Monday, January 5, 2009

Williams Sonoma Easy Entertaining or Emerils New New Orleans

Williams-Sonoma Easy Entertaining

Author: Williams Sonoma

Entertaining really can be easy. Whether you are hosting a dinner for a few friends or a cocktail party for a crowd, all you need is a good guide that gives you stylish, reliable recipes that don't require hours in the kitchen and simple hosting secrets that save time and eliminate last-minute stress. You'll find all that and more in Williams-Sonoma Easy Entertaining.

Ten lavishly illustrated chapters offer complete menus for the most popular kinds of entertaining occasions, from a Casual Breakfast and a Backyard Barbecue to a cozy Midweek Dinner, a Wine & Cheese Party, and a Celebratory Buffet. Each chapter includes recipes, tips, shopping notes, step-by-step style ideas, and a detailed work plan, as well as beautiful photographs illustrating inspired serving presentations. Simply put, you'll find everything you need to know to entertain with confidence and style, and it's all stunningly easy.

The more than 45 recipes offer fresh, flavorful dishes and drinks reinvented for the way real people cook today. You'll discover such appealing ideas as Creamed Broccoli Leek Soup, Roasted Halibut with Chive Butter and Caviar, and luscious Chocolate Espresso Crèmes made with just four ingredients. The menus offer tips on shortcuts and take full advantage of today's popular prepared foods, showing you how to add easy touches to make them your own. There are also reference sections packed with helpful guidelines for party planning, shopping, decorating, and organizing your time and home.

Williams-Sonoma Easy Entertaining is all about achieving one simple, irresistible goal: take the stress -- and much of the work -- out of entertaining so that you canrelax and enjoy the company of your friends and family.



Go to: SIMPLE FRENNOP COOKING or 30 Day Low Carb Diet Solution

Emeril's New New Orleans

Author: Emeril Lagass

Emeril Lagasse fuses the rich traditions of Creole cookery with the best of America's regional cuisines and adds a vibrant new palette of tastes, ingredients, and styles. The heavy sauces, the long-cooked roux, and the smothered foods that were the heart of old-style New Orleans cooking have been replaced by simple fresh ingredients and easy cooking techniques with a light touch. Emeril serves up a masterpiece in his first cookbook, Emeril's New New Orleans Cooking.

Emeril offers not only hundred of easy-to-prepare recipes, but plenty of professional tips, shortcuts, and useful information about stocking your own New Orleans pantry and making your own seasonings.

Library Journal

Lagasse opened Emeril's Restaurant to raves in 1990 after several years as chef at The Commander's Palace, a New Orleans institution. His food, which he refers to as New New Orleans, or NNO, is a reinterpretation of Creole cookery, strongly influenced by Oriental, Portuguese, and Southwestern cuisines. The result is gutsy, flavorful dishes, though the juxtaposition of ingredients is sometimes startling: Crawfish Egg Rolls with Sesame Drizzle, or Spinach and Goat Cheese Salad with Andouille Dressing. There are lots of appetizing recipes here.

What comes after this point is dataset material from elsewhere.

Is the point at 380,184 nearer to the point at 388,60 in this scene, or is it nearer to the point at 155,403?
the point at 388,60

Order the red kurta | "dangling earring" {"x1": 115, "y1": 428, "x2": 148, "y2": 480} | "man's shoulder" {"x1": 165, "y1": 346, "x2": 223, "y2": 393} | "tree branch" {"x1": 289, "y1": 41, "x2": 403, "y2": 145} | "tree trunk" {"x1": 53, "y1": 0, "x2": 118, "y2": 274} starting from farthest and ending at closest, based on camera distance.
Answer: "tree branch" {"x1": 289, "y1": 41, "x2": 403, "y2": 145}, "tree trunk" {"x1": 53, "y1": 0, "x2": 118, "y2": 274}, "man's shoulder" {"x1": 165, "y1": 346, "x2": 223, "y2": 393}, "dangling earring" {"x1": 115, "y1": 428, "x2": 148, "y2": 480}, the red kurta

For most collections.

BookList

One of the instant clues to nouvelle-inspired cookbooks is the length of recipe names--two lines, at least, including a lot of "withs" and "ands." Award-winning restaurateur Lagasse's first culinary offering is certainly no exception, as he blends with skill the cuisines of Portugal, the Far East, New Mexico, and Cajun-Creole areas of the U.S. There's a great reliance on hotstuffs, with liberal sprinklings of cilantro and piri piri sauce, as there is on the foundations of "Nawlins" chefery, using such ingredients as crawfish, andouille, and tasso, among others. Some of the "I gotta try" dishes include cilantro shrimp, kale and andouille soup, smoked salmon cheesecake, pine-nut crusted chicken, pork and eggplant cutlets, and white chocolate banana sesame loaf. His claim to a "new" Big Easy cooking style may not be ageless, but his innovations will be influential. For the more experienced home chef and for the library with big demand for cookbooks.